» **Directions for this task**:
Copy the records below word for word, but omit the picture markers.

Excerpts from a spatial dataset
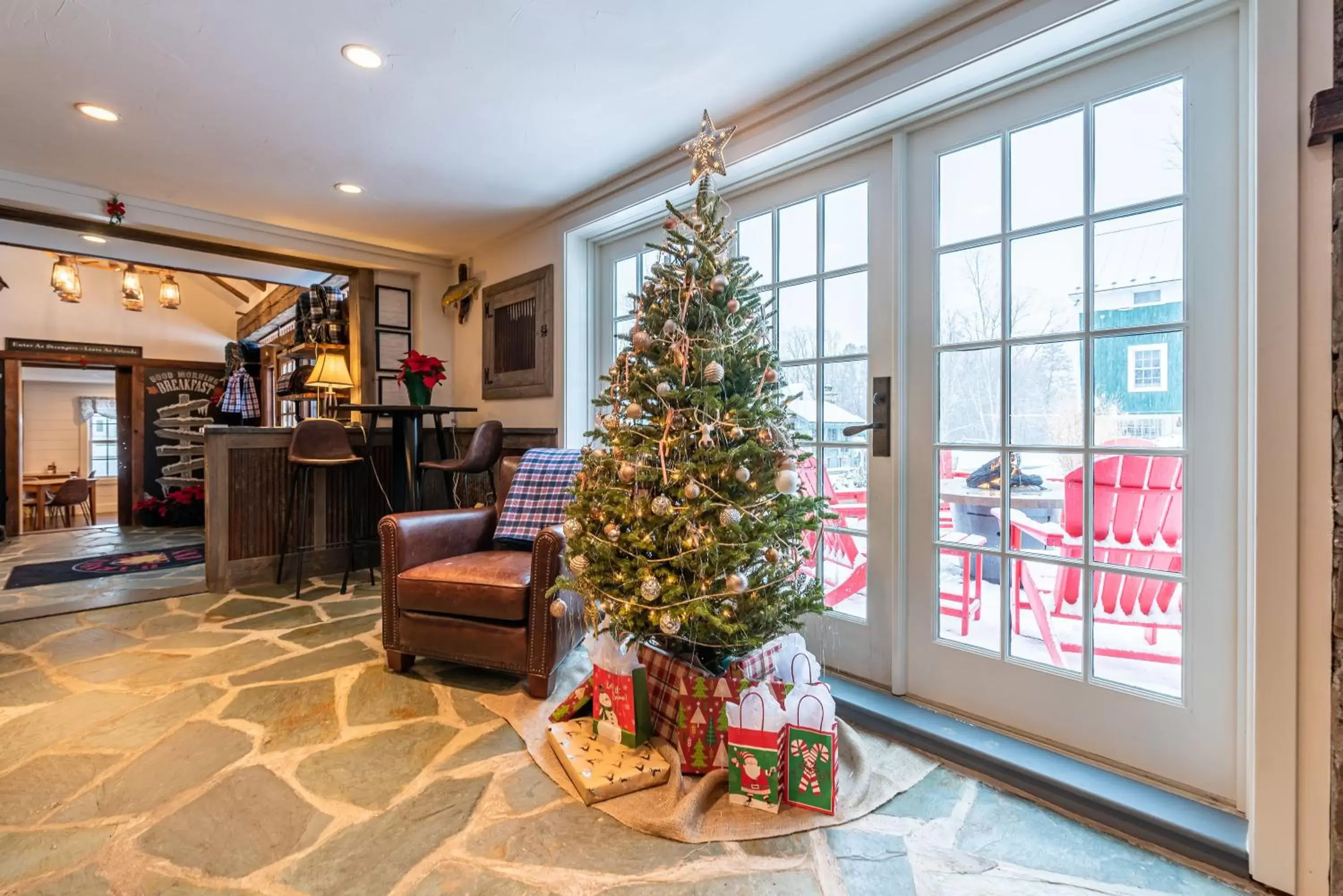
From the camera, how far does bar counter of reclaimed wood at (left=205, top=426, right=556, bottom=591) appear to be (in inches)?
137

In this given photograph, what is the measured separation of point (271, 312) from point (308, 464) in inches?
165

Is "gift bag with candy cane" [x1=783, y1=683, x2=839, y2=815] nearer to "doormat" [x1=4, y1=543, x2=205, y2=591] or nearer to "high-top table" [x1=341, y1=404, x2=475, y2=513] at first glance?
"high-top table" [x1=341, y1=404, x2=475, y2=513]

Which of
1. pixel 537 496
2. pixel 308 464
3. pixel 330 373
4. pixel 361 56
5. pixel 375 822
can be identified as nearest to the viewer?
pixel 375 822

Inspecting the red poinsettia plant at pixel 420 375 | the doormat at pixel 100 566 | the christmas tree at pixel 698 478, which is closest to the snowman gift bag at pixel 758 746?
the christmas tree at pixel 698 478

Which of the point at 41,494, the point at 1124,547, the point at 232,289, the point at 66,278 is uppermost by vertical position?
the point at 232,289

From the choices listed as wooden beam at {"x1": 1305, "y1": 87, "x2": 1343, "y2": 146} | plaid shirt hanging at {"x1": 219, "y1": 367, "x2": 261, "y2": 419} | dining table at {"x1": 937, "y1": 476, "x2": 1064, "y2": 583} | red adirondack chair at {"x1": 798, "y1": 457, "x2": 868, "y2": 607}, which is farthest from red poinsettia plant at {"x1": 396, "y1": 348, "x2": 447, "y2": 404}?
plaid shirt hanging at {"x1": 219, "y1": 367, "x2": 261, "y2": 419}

» **Exercise result**:
From the camera, how far does bar counter of reclaimed wood at (left=205, top=426, right=556, bottom=591) appear to be (in inches)?
137

In this given photograph, what is the measured separation of point (271, 312) from point (308, 464) in inches?
165

Is "gift bag with candy cane" [x1=783, y1=683, x2=839, y2=815] nearer to "doormat" [x1=4, y1=543, x2=205, y2=591] or nearer to "high-top table" [x1=341, y1=404, x2=475, y2=513] at first glance?
"high-top table" [x1=341, y1=404, x2=475, y2=513]

Which of
1. pixel 537 496
2. pixel 308 464
3. pixel 330 373
4. pixel 361 56
5. pixel 375 822
can be identified as nearest to the viewer?
pixel 375 822

Inspecting the red poinsettia plant at pixel 420 375 | the doormat at pixel 100 566 | the christmas tree at pixel 698 478, which is closest to the snowman gift bag at pixel 758 746?
the christmas tree at pixel 698 478

Which of the point at 41,494, the point at 1124,547, the point at 232,289, the point at 66,278 is uppermost by vertical position?
the point at 232,289

From the choices listed as wooden beam at {"x1": 1305, "y1": 87, "x2": 1343, "y2": 146} | plaid shirt hanging at {"x1": 219, "y1": 367, "x2": 261, "y2": 419} | dining table at {"x1": 937, "y1": 476, "x2": 1064, "y2": 583} | red adirondack chair at {"x1": 798, "y1": 457, "x2": 868, "y2": 607}, which is farthest from red poinsettia plant at {"x1": 396, "y1": 348, "x2": 447, "y2": 404}?
plaid shirt hanging at {"x1": 219, "y1": 367, "x2": 261, "y2": 419}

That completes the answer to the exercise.